In his speech via Twitter, Kilicdaroglu directly attacked this Turkish interior minister and used a smug name: "Breaking Bad Süleyman turns a blind eye to the poisoning of the country's children." He described Istanbul as a place that had degenerated into an international drug center.

Interior Minister Süleyman Soylu said in response to Kilicdaroglu's video that it was not for a citizen "and certainly not for a party leader to slander the state, the police, the gendarmerie and the army". He also sat down by saying, "Are we guilty of catching her?" to the defense.

A statistic can help him there. According to the Turkish Ministry of the Interior, 264,202 people were arrested for drug offenses in 2021, 206,421 in 2020 and just over 200,000 in 2019. In 2019, 1,042 kilos of methamphetamine were seized by the Turkish authorities, in 2021 it was already 5,528 kilograms. The Interior Ministry argues that the higher numbers resulted from increased controls. In 2021, Turkish authorities intercepted 22 tons of heroin and 2.8 tons of cocaine, Soylu said in February 2022. These are the highest numbers in the history of the Turkish Republic.

Kilicdaroglu apparently does not see Soylu relieved despite these statistics. What he took up in his Twitter video is also a topic that has accompanied Turkey for decades. The connection between Turkish politics and organized crime has been discussed for a long time.

Researcher Ryan Gingeras, for example, covered the topic in his study "Heroin, Organized Crime, and the Making of Modern Turkey". He examined the influence of Turkish drug cartels and gangsters and her Interaction with politics and state apparatuses such as secret services since the Ottoman Empire.His focus is on the once flourishing and partly legal opium trade and on Turkey as a hub for heroin.

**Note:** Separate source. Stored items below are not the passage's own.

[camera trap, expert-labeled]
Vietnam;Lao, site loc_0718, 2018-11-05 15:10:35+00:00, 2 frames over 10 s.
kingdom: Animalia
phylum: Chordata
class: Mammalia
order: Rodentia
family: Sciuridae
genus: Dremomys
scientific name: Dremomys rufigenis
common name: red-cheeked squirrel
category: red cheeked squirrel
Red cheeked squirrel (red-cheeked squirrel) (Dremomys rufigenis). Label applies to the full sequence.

After CHP leader Kilicdaroglu took up the issue of modern party drugs and was charged, party lawyer Celal Celik told the pro-opposition news agency Anka that the authorities had "warned" that the new "disinformation" law would be used against politicians, " to limit their freedom of speech. That's what happened."

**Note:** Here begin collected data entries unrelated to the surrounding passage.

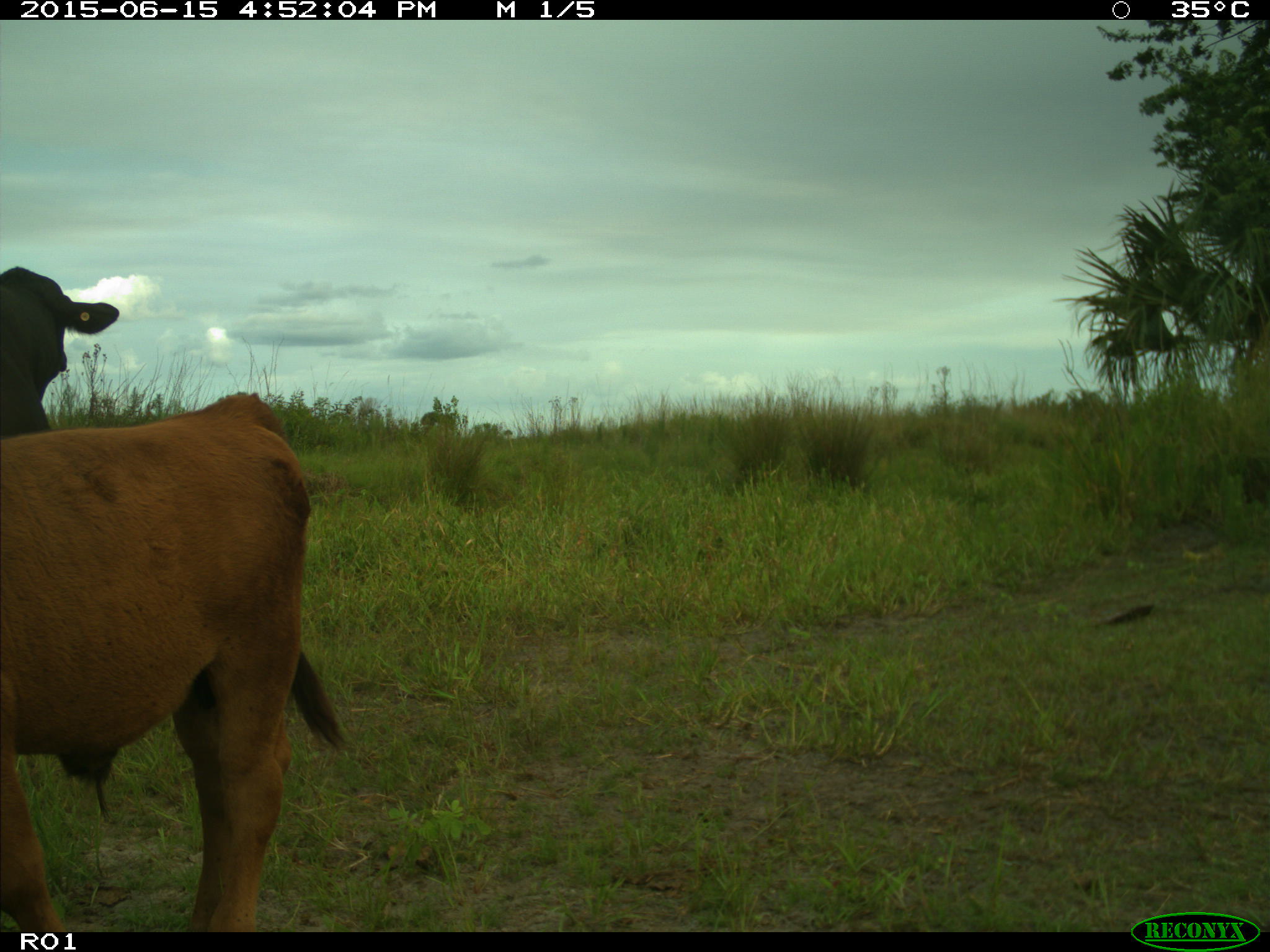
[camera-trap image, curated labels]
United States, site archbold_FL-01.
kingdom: Animalia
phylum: Chordata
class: Mammalia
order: Artiodactyla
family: Bovidae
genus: Bos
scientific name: Bos taurus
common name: domestic cow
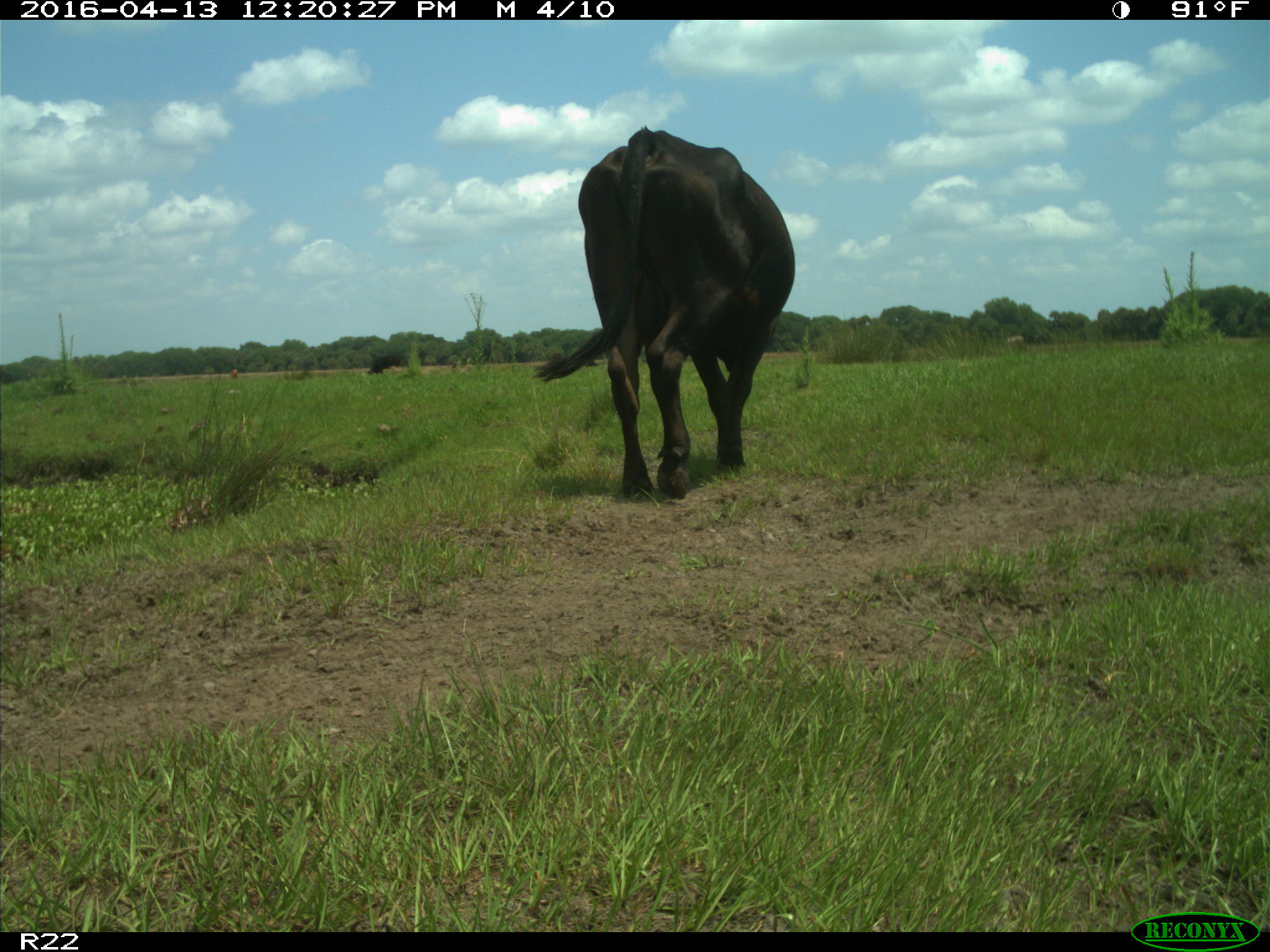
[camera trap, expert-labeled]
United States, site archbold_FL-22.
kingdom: Animalia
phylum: Chordata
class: Mammalia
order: Artiodactyla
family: Bovidae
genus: Bos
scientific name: Bos taurus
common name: domestic cow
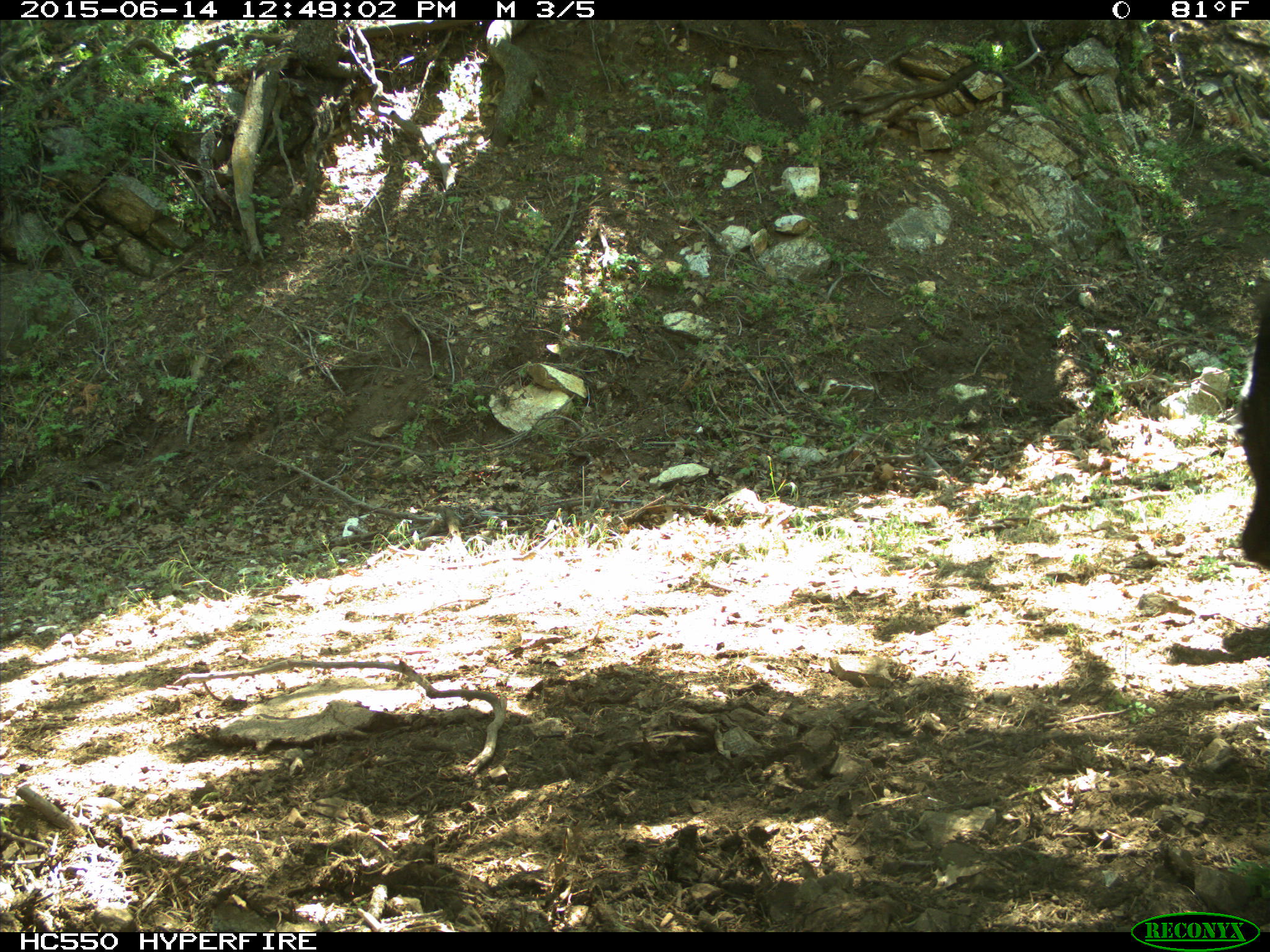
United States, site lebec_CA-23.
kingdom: Animalia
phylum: Chordata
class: Mammalia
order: Artiodactyla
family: Bovidae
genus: Bos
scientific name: Bos taurus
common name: domestic cow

Erdogan, who has long used a heavy hand against his opponents, wants to be confirmed in office next year. It is likely to be the most difficult election for him since he began his tenure almost two decades ago. The polls for his ruling party are at an all-time low because of runaway inflation and a currency crisis. CHP leader Kilicdaroglu is traded as a possible challenger, and the names of his party colleagues Ekrem İmamoğlu Mansur Yavas, the mayors of Istanbul and Ankara, are mentioned particularly often.